* Exercise requirements: Your answer should consist only of the lines below from the one with "Tanzania, site U09, 2012-11-17" through the one with "site 682, 2012-09-30 22:31:28.000.", copied exactly.
---------------
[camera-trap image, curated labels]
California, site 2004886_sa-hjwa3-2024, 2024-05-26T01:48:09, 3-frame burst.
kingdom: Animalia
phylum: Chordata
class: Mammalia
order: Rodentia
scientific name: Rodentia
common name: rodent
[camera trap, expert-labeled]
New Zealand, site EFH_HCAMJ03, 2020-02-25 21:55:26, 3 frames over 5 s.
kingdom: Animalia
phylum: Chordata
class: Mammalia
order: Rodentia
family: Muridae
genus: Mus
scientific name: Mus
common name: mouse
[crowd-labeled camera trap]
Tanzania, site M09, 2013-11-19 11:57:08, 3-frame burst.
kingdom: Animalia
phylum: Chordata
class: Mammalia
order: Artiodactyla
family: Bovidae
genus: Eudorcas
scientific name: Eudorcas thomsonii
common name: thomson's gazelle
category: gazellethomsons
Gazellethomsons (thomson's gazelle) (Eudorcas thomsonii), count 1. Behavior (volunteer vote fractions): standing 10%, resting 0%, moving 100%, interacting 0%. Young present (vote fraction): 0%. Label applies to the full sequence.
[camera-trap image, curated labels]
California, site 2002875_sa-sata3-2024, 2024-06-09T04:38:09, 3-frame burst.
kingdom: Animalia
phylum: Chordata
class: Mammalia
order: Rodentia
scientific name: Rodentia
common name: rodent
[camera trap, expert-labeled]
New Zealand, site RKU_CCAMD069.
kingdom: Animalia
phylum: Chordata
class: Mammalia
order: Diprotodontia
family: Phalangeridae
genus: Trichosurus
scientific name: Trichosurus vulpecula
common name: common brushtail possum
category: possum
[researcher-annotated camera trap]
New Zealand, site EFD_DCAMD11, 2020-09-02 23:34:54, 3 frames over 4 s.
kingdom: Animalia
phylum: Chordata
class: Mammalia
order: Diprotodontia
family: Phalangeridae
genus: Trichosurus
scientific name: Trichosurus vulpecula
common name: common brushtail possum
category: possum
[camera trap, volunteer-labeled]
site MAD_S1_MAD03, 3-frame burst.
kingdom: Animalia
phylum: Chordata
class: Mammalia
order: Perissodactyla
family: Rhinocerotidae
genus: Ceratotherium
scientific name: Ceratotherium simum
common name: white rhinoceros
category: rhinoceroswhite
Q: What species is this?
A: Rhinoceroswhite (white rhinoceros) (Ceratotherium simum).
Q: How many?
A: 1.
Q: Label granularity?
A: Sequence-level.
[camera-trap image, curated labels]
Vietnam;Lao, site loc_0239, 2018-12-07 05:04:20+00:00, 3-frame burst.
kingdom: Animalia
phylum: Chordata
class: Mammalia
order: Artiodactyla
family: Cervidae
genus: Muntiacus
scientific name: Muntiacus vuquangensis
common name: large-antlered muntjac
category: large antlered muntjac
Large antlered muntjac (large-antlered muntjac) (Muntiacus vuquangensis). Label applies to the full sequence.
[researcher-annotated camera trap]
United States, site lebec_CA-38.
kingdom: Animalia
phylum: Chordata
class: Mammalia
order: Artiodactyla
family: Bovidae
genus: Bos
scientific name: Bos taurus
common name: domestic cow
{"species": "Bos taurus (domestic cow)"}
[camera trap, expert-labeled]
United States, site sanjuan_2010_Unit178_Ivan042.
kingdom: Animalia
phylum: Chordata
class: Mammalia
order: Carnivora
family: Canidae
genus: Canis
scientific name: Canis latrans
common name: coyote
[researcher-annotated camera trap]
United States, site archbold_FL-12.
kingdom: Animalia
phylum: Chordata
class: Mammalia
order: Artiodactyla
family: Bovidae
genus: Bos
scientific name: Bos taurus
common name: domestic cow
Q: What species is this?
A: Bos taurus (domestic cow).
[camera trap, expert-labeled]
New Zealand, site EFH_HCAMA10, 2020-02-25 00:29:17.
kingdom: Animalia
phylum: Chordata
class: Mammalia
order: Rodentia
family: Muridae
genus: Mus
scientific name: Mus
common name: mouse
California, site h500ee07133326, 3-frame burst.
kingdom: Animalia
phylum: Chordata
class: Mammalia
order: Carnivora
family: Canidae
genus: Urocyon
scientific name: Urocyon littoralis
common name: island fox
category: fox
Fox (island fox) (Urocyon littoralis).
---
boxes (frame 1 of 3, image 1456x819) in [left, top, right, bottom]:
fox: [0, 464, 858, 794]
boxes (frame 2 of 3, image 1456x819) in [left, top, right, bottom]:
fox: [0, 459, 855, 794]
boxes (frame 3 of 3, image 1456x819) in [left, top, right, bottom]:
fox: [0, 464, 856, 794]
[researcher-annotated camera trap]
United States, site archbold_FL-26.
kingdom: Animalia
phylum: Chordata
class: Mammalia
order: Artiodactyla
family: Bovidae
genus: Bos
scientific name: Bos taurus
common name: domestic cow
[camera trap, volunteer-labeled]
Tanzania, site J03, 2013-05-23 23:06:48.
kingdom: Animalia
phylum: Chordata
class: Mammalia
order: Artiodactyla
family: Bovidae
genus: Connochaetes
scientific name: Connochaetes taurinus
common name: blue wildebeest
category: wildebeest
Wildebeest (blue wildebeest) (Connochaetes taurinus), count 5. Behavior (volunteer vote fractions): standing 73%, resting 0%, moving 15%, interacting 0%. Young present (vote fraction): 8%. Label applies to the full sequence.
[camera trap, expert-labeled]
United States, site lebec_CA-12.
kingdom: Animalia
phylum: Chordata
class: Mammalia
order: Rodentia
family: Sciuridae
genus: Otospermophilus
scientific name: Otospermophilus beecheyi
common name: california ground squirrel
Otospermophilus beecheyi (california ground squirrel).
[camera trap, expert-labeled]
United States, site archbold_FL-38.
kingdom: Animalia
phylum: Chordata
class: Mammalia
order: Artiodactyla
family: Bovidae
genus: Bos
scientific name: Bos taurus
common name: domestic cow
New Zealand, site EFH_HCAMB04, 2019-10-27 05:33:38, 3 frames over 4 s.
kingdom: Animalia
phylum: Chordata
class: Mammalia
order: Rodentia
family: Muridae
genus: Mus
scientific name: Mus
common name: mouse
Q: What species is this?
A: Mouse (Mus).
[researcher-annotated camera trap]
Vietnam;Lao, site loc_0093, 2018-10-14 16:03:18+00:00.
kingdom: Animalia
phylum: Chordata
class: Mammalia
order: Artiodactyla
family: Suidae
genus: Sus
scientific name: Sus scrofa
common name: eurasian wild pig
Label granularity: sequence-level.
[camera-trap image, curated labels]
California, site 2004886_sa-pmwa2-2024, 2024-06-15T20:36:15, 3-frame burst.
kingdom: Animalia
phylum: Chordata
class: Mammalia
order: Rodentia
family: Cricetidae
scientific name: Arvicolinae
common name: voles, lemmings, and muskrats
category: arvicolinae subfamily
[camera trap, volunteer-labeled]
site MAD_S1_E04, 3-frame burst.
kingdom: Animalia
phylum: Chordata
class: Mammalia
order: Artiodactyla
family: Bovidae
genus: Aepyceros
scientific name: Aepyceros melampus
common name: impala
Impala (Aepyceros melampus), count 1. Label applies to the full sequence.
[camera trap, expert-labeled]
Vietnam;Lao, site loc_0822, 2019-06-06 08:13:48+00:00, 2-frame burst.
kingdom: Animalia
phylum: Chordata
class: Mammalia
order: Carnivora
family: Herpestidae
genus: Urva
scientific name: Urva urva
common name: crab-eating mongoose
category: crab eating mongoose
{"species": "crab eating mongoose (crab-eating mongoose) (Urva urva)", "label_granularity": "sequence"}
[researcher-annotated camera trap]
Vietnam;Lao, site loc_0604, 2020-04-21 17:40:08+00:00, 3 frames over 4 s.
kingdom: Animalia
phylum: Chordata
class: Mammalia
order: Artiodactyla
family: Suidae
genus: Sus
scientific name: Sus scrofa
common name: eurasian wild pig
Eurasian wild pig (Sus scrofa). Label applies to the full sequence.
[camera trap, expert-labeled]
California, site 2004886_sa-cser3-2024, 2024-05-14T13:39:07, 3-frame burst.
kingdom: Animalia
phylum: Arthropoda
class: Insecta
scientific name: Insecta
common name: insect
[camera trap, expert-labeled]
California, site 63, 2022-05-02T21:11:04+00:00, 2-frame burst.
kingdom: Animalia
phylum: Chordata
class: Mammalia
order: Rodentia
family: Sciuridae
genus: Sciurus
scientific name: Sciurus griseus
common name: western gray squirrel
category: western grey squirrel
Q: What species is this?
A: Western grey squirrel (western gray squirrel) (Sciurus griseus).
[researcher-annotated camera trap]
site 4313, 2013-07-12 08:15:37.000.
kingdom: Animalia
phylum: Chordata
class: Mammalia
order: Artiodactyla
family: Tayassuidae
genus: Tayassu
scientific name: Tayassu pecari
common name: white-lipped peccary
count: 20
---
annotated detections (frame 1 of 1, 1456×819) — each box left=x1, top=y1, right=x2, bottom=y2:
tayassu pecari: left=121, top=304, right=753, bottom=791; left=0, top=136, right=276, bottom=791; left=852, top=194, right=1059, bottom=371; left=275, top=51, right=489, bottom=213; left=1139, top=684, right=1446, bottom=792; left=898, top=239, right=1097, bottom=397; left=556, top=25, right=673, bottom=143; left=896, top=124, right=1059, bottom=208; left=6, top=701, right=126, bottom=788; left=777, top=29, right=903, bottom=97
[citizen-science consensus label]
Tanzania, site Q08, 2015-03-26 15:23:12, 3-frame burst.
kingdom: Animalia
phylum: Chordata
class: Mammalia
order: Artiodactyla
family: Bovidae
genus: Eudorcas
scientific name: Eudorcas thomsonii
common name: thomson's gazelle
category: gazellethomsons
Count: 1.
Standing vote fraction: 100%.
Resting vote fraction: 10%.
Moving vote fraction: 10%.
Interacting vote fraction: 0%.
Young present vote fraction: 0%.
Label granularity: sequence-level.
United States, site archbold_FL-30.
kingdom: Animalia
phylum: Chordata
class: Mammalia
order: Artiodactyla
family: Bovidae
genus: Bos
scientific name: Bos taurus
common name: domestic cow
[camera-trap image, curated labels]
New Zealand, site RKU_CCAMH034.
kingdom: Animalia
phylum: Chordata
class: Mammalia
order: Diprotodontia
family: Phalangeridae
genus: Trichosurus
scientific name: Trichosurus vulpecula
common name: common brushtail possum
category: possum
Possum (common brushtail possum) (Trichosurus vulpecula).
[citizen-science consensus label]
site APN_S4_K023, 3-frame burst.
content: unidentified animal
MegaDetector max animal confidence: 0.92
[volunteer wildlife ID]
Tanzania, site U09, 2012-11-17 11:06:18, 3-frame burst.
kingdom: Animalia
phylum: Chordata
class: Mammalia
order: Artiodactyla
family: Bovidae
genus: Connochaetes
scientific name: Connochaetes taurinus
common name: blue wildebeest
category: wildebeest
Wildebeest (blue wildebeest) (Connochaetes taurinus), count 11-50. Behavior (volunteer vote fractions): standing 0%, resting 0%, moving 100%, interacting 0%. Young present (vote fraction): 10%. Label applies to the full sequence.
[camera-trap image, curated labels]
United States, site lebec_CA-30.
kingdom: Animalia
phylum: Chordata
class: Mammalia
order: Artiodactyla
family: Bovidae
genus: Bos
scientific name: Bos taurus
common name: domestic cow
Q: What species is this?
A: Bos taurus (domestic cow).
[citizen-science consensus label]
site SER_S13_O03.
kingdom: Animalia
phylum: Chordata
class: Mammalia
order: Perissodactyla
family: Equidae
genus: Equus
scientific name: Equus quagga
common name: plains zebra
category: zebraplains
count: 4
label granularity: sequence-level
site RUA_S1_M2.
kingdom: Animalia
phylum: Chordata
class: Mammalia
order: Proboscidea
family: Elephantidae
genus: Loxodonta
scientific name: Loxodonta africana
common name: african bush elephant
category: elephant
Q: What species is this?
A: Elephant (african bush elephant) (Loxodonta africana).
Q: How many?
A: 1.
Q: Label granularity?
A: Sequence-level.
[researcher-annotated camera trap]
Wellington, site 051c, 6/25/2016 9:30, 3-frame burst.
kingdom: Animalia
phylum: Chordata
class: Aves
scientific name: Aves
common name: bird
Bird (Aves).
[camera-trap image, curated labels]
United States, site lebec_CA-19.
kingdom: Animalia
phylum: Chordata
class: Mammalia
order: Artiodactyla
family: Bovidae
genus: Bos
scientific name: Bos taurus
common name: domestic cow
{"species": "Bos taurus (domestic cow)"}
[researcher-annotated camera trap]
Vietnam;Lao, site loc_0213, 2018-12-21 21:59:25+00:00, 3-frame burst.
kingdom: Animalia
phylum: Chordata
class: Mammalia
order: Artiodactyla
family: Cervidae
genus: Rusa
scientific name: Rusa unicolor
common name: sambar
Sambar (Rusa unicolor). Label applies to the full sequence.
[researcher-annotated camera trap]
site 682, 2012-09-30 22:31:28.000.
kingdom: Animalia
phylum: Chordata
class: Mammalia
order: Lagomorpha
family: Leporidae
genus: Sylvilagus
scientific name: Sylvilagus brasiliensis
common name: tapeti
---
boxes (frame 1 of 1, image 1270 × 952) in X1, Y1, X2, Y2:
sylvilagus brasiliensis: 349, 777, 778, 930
---------------
* Problem solution:
Tanzania, site U09, 2012-11-17 11:06:18, 3-frame burst.
kingdom: Animalia
phylum: Chordata
class: Mammalia
order: Artiodactyla
family: Bovidae
genus: Connochaetes
scientific name: Connochaetes taurinus
common name: blue wildebeest
category: wildebeest
Wildebeest (blue wildebeest) (Connochaetes taurinus), count 11-50. Behavior (volunteer vote fractions): standing 0%, resting 0%, moving 100%, interacting 0%. Young present (vote fraction): 10%. Label applies to the full sequence.
[camera-trap image, curated labels]
United States, site lebec_CA-30.
kingdom: Animalia
phylum: Chordata
class: Mammalia
order: Artiodactyla
family: Bovidae
genus: Bos
scientific name: Bos taurus
common name: domestic cow
Q: What species is this?
A: Bos taurus (domestic cow).
[citizen-science consensus label]
site SER_S13_O03.
kingdom: Animalia
phylum: Chordata
class: Mammalia
order: Perissodactyla
family: Equidae
genus: Equus
scientific name: Equus quagga
common name: plains zebra
category: zebraplains
count: 4
label granularity: sequence-level
site RUA_S1_M2.
kingdom: Animalia
phylum: Chordata
class: Mammalia
order: Proboscidea
family: Elephantidae
genus: Loxodonta
scientific name: Loxodonta africana
common name: african bush elephant
category: elephant
Q: What species is this?
A: Elephant (african bush elephant) (Loxodonta africana).
Q: How many?
A: 1.
Q: Label granularity?
A: Sequence-level.
[researcher-annotated camera trap]
Wellington, site 051c, 6/25/2016 9:30, 3-frame burst.
kingdom: Animalia
phylum: Chordata
class: Aves
scientific name: Aves
common name: bird
Bird (Aves).
[camera-trap image, curated labels]
United States, site lebec_CA-19.
kingdom: Animalia
phylum: Chordata
class: Mammalia
order: Artiodactyla
family: Bovidae
genus: Bos
scientific name: Bos taurus
common name: domestic cow
{"species": "Bos taurus (domestic cow)"}
[researcher-annotated camera trap]
Vietnam;Lao, site loc_0213, 2018-12-21 21:59:25+00:00, 3-frame burst.
kingdom: Animalia
phylum: Chordata
class: Mammalia
order: Artiodactyla
family: Cervidae
genus: Rusa
scientific name: Rusa unicolor
common name: sambar
Sambar (Rusa unicolor). Label applies to the full sequence.
[researcher-annotated camera trap]
site 682, 2012-09-30 22:31:28.000.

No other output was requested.